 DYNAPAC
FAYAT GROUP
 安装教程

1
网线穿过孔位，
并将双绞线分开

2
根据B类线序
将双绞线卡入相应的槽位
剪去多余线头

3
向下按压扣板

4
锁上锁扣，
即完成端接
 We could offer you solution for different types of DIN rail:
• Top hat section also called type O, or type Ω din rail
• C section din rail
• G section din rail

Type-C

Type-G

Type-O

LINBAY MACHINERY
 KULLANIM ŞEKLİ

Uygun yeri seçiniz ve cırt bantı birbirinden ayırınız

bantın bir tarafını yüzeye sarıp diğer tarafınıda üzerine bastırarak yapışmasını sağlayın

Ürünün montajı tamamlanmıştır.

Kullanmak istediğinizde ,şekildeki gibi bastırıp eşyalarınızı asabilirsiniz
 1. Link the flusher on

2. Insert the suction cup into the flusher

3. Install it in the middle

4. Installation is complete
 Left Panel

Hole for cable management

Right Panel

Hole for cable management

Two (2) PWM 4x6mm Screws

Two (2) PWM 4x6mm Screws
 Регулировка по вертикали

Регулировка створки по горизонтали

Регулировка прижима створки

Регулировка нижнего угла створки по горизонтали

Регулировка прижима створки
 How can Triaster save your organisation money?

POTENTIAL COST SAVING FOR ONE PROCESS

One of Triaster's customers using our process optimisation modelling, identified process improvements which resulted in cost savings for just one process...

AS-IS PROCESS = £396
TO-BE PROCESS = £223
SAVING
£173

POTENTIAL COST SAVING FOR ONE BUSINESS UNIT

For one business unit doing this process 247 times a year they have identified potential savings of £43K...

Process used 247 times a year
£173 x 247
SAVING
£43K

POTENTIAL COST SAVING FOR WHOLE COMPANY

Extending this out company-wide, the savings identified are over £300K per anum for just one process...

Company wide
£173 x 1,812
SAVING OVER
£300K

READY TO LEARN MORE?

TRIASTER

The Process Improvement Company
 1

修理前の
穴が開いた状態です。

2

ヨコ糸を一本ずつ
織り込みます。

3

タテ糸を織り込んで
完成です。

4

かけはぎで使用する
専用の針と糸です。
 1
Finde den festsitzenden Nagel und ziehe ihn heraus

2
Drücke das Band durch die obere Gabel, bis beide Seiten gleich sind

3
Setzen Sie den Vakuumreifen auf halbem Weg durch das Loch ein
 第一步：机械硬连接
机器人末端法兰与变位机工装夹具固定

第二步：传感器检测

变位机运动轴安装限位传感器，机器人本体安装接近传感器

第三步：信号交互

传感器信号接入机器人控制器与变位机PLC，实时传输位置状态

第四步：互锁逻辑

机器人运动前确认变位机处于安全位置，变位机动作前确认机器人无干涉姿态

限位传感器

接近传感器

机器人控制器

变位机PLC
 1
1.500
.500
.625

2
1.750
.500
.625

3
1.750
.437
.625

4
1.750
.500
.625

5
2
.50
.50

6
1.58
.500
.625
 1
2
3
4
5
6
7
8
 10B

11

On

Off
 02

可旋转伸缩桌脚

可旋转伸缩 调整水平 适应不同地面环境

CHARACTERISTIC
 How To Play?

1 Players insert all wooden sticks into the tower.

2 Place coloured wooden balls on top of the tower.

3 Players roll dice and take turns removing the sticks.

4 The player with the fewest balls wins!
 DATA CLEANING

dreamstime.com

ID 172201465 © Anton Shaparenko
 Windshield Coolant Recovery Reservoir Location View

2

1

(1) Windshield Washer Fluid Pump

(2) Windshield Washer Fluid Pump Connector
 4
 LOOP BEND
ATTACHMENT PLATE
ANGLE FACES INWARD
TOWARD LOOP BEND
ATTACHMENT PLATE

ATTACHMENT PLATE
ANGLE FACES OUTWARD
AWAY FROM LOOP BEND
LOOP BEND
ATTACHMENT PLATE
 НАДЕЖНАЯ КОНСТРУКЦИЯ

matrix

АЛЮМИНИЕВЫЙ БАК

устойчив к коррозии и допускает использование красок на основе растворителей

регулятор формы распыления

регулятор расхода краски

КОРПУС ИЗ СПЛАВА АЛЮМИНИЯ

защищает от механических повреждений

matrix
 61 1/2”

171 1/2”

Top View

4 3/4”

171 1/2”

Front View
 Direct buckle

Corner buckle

Exercise instructions: What is needed is an exact copy of the line containing "АЛЮМИНИЕВЫЙ БАК" and each line after it, through the final line of the entries above.

Problem solution:
АЛЮМИНИЕВЫЙ БАК

устойчив к коррозии и допускает использование красок на основе растворителей

регулятор формы распыления

регулятор расхода краски

КОРПУС ИЗ СПЛАВА АЛЮМИНИЯ

защищает от механических повреждений

matrix
 61 1/2”

171 1/2”

Top View

4 3/4”

171 1/2”

Front View
 Direct buckle

Corner buckle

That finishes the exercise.